We read with interest the recent article by Butenas et al,1 who conclude that the prohemostatic effect of high-dose factor VIIa in hemophilic blood or a synthetic plasma system is strictly dependent on tissue factor (TF). The authors note that their proposed mechanism differs from our previously published conclusion that high-dose factor VIIa can, in the absence of TF, generate factor Xa on the surface of activated platelets at concentrations sufficient to ameliorate hemophilia.2 

Butenas et al propose that differences in the results from our 2 labs are due to differences in experimental design or protein preparations. We feel it is very likely that most of the differences in results between our 2 labs are due to our use of tissue factor–expressing cells as the initiating stimulus in our model system rather than tissue factor protein reconstituted into phospholipid vesicles.
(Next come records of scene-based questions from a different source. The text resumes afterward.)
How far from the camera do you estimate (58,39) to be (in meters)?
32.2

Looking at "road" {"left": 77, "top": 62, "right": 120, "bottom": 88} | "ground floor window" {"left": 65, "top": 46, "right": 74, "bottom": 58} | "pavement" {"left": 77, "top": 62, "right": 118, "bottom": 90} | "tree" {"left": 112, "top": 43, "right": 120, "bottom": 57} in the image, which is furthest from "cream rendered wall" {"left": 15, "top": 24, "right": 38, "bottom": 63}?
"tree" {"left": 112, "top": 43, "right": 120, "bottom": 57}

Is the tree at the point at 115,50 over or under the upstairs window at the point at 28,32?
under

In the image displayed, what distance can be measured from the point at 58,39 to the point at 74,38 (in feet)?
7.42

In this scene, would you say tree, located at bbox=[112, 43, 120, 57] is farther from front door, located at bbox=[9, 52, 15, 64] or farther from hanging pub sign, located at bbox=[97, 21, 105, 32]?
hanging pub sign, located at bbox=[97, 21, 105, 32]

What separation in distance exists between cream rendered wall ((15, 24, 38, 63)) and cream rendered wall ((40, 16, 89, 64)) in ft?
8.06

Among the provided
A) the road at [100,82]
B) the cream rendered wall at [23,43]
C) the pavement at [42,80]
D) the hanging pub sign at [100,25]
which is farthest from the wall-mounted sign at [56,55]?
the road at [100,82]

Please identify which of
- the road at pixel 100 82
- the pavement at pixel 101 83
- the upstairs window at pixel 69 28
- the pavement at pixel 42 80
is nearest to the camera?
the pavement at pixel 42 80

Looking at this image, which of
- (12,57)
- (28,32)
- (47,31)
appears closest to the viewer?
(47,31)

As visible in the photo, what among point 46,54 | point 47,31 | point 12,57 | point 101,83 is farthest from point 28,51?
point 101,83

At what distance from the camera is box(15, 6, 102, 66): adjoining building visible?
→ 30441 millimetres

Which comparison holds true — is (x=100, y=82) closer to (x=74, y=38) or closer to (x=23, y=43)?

For example, Mann's group has previously reported that the presence of zymogen factor VII in a synthetic plasma model competes with factor VIIa for binding to TF on phospholipid vesicles.3 By contrast, we see no effect of zymogen factor VII on thrombin generation in a model system initiated by cell-associated TF.4 

Butenas et al suggest that high-dose factor VIIa therapy works in hemophilia to directly enhance activation of factor X through the factor VIIa/TF complex, resulting in an enhanced activation of platelets. Our data indicates that, although the factor VIIa/TF complex is essential to initiate coagulation, once platelets have been activated, high-dose factor VIIa binds to the surface of activated platelets and replaces the absent factor IXa/VIIIa complex to generate factor Xa, which then boosts platelet-surface thrombin generation.2 Our view is consistent with the observation that the tissue factor pathway is intact in hemophilic patients5 and, indeed, is responsible for platelet activation, accounting for the tendency of hemophilics to initially stop bleeding as a normal platelet plug forms6 7 but then suffer severe delayed rebleeding.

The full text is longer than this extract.